Refinitiv Lipper’s fund asset groups (including both mutual funds and ETFs) experienced net outflows of $10.0 billion for the fund-flows trading week ended Wednesday, July 29. The net negative flows were attributable to money market funds (-$17.4 billion) and equity funds (-$3.8 billion), but taxable and tax-exempt bond funds continued to be a positive story. Taxable bond funds (+$9.4 billion) and municipal debt funds (+$1.8 billion) extended their respective net inflow streaks to 16 weeks and 12 weeks.
For the first time in five weeks, the equity indices all suffered losses for the fund-flows trading week. The Dow Jones Industrial Average took the biggest hit, with a loss of 1.7%, while the Nasdaq Composite Index and S&P 500 Index retreated 1.5% and 0.5%, respectively.

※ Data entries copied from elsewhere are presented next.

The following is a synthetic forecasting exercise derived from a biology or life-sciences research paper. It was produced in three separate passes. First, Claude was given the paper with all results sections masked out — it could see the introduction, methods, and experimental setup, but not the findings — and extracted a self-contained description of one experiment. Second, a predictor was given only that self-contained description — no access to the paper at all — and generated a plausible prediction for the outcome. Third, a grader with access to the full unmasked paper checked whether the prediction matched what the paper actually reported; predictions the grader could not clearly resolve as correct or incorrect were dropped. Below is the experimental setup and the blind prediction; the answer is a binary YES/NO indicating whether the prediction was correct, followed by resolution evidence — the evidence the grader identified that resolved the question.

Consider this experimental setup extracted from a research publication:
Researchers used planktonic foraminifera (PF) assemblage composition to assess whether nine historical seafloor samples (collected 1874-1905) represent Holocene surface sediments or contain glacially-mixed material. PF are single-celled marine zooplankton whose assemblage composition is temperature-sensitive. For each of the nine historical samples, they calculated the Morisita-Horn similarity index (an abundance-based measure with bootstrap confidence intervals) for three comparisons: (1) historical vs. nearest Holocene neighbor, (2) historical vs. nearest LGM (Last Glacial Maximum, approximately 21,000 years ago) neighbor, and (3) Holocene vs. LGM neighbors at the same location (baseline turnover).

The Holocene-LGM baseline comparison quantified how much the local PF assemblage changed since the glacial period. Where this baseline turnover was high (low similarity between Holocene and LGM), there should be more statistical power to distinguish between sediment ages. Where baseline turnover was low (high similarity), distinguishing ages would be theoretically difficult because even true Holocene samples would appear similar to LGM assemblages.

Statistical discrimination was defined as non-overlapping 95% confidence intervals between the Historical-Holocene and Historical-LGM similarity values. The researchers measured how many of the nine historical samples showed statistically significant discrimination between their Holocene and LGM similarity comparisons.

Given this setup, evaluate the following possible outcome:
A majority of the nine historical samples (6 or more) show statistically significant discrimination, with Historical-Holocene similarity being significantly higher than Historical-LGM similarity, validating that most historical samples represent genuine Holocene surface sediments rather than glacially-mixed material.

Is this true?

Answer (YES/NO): NO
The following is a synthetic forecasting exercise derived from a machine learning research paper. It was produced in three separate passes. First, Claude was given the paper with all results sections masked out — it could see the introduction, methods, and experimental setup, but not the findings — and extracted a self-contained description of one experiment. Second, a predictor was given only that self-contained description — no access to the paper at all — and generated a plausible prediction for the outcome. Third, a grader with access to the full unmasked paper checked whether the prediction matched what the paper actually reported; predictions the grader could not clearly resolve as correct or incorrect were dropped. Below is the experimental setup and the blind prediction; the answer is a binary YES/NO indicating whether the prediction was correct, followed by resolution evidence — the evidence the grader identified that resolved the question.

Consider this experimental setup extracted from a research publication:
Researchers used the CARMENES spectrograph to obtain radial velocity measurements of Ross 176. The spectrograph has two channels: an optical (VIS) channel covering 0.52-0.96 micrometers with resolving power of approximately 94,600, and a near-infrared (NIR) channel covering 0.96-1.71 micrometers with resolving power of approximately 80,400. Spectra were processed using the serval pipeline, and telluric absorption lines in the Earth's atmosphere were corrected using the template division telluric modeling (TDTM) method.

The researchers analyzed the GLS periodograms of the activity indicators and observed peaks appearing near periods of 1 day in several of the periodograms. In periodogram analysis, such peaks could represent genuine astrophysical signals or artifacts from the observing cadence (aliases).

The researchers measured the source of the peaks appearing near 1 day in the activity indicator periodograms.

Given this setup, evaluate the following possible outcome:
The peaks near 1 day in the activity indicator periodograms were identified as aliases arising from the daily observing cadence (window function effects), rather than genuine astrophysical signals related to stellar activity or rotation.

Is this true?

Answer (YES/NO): YES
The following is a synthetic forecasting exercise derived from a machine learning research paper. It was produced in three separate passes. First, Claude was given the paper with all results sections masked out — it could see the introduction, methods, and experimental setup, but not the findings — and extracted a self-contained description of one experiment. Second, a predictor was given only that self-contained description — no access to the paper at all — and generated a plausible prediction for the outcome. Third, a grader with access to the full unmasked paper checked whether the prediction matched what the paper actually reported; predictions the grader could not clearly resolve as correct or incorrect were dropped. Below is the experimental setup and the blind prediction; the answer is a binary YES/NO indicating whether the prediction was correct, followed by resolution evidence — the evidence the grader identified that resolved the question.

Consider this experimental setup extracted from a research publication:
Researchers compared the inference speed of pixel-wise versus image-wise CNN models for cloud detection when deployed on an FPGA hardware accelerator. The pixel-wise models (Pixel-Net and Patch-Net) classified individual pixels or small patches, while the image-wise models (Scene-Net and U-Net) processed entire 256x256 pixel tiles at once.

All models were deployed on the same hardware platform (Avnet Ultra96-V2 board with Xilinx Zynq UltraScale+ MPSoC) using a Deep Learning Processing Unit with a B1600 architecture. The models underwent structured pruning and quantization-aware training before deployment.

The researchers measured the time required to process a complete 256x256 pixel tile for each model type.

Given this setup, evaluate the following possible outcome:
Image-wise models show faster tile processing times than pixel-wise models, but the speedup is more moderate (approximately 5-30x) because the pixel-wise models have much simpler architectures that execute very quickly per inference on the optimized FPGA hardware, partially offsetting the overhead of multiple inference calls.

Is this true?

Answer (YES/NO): NO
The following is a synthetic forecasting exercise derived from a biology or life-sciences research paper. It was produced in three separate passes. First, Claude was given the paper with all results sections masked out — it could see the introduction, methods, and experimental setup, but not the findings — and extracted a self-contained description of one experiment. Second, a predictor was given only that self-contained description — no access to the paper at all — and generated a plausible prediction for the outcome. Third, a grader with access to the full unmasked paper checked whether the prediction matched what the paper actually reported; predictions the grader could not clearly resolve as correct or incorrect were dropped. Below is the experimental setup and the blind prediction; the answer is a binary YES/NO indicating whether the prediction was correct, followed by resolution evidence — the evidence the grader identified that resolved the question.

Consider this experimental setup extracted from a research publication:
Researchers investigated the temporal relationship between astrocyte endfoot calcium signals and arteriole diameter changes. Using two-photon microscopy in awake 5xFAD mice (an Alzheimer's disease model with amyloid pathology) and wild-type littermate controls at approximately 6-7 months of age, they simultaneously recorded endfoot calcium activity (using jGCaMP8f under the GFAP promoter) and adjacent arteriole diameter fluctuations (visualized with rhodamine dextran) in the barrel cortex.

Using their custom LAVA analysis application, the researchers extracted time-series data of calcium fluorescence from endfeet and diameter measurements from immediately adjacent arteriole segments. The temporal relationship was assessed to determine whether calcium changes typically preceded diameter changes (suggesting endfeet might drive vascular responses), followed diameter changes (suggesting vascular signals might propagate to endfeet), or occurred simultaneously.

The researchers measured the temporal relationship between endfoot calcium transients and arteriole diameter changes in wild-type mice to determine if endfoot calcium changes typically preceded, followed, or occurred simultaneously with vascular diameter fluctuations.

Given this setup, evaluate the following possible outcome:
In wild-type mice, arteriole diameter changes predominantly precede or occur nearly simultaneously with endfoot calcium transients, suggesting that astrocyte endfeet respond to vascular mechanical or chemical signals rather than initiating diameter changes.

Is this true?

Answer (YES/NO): YES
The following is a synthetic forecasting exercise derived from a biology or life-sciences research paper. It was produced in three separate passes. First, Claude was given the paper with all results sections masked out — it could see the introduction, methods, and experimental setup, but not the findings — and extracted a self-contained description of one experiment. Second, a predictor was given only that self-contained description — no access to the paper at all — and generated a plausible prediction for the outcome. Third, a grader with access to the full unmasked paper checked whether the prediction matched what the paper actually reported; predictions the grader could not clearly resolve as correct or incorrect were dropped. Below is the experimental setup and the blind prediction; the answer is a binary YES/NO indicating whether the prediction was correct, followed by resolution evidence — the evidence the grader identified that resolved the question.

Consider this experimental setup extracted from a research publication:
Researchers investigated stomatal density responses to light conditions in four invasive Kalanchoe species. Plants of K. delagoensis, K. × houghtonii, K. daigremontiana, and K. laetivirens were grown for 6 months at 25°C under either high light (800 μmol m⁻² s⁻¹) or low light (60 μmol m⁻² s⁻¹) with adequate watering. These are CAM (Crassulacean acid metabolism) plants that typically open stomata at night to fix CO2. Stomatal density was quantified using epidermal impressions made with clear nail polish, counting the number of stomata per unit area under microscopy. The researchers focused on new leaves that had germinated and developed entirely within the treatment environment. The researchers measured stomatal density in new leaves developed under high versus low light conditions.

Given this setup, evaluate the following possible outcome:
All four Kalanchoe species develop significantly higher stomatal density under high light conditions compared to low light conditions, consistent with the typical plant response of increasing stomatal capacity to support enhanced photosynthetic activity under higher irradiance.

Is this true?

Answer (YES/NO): NO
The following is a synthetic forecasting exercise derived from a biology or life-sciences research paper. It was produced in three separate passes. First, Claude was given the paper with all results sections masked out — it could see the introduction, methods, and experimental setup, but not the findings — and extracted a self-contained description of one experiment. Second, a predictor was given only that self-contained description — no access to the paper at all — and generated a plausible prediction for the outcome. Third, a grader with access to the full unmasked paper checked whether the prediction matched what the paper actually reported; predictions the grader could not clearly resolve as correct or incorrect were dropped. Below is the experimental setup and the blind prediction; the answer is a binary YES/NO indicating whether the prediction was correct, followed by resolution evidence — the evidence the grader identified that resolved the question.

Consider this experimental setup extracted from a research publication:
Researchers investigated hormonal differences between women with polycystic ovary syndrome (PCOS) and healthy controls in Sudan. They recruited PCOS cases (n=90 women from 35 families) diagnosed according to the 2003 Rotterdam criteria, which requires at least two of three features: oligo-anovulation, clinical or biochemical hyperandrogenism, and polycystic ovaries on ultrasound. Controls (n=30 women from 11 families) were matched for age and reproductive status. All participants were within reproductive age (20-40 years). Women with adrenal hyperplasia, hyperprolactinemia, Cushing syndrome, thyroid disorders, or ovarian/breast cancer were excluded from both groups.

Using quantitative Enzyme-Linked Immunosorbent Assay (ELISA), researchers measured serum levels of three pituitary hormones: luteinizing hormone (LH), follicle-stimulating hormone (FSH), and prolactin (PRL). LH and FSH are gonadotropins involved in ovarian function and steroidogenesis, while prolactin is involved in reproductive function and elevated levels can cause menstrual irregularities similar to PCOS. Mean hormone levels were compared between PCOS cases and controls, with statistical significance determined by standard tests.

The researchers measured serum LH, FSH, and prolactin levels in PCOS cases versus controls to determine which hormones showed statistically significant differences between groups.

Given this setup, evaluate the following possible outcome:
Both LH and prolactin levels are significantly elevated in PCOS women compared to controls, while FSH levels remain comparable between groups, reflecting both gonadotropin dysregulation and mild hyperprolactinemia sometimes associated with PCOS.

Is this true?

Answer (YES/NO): NO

The downturn in the markets was a direct result of the continued impact of COVID-19 on the American economy. For the first time in almost four months, initial claims for unemployment benefits rose for the week ended July 18. While the increase in jobless claims was not large (109,000), it also was not anticipated and indicated that the labor market might be slowing down due to the spike in coronavirus cases across the nation. The rise in COVID-19 numbers has states questioning if their reopening plans are prudent. Last week’s unemployment claims put the total number of Americans out of work at 32 million.
Other negatives this week included growing uncertainty about whether Congress will be able to pass an additional federal stimulus package and a decrease in consumer confidence. The consumer confidence index lost more than expected in July, falling to 92.6 from 98.3 in June – forecasts had the index closing July at 94.5. As a summer recess deadline looms, political infighting has stalled the passage of the stimulus bill, with the main point of contention between the two parties being what amount of surplus should be added to the standard unemployment benefits.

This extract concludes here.